- **GIVEN PROBLEM A**
Set down, word for word, the passage of the article on children's rights in the digital world that runs from "In the growing" to "children’s digital engagement.".
- **GIVEN PROBLEM B**
Answer the following from the article on children's rights in the digital world:
(i) In what month and year did the UN Committee on the Rights of the Child publish General Comment 25?
(ii) How many times are parents and caregivers mentioned in the General Comment?
(iii) Which paragraph of the General Comment is cited for the passage on the evolving capacities of the child?

- **TEXT EXTRACT**
◆ ◆ ◆ ◆ ◆ ◆ ◆

Children’s rights and parental responsibilities in a digital world

0 comments | 59 shares

Estimated reading time: 3 minutes

Sonia Livingstone

May 5th, 2021

Children’s rights and parental responsibilities in a digital world

0 comments | 59 shares

Estimated reading time: 3 minutes

In the growing debate over children’s rights in relation to the digital world, parents may wonder about their role. As technology gets more complex, seemingly the burden of responsibility on parents’ shoulders gets even heavier. Or can a child rights approach also benefit parents? For www.parenting.digital, Prof Sonia Livingstone discusses the benefits and limits of parental responsibility and how best to support parents in mediating their children’s digital engagement.

In February 2021 the UN Committee on the Rights of the Child published its General Comment 25, a game-changer for children’s rights in relation to the digital environment. In the General Comment, parents and caregivers are mentioned 51 times. What is said about them?

1. Parents’ digital responsibilities as children become more independent

How best to balance online risks and opportunities is a key theme of the General Comment, for much depends on the child’s maturity and development, as well as the context. This tends to be something that parents know best and that they are best positioned to take into account in their actions. At the same time, the tension is clear – generally, children want their freedom earlier, parents want to protect them longer.

A child rights approach seeks both to enable children to enjoy their civil rights and freedoms as soon as they can, while also protecting them from dangers they may or may not know about till they are 18. States should respect

the evolving capacities of the child as an enabling principle that addresses the process of their gradual acquisition of competencies, understanding and agency [… and this] has particular significance in the digital environment, where children can engage more independently from supervision by parents and caregivers (General Comment para 19).

To square the circle, the General Comment advocates coordinated support for parents from the government, civil society and, especially, from digital providers in designing services in ways that are age-appropriate so that children’s rights to participation, privacy and protection are respected and parents’ task is thereby eased. This includes consulting children and parents about digital policy and design, and explaining to them how services really work and what remedies are available if needed.

◆ ◆ ◆ ◆ ◆ ◆ ◆

- **STORED DATA**
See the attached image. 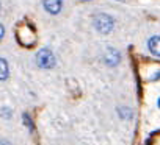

◆ ◆ ◆ ◆ ◆ ◆ ◆

- **FINAL ANSWER A**
In the growing debate over children’s rights in relation to the digital world, parents may wonder about their role. As technology gets more complex, seemingly the burden of responsibility on parents’ shoulders gets even heavier. Or can a child rights approach also benefit parents? For www.parenting.digital, Prof Sonia Livingstone discusses the benefits and limits of parental responsibility and how best to support parents in mediating their children’s digital engagement.

- **FINAL ANSWER B**
(i) February 2021
(ii) 51 times
(iii) Paragraph 19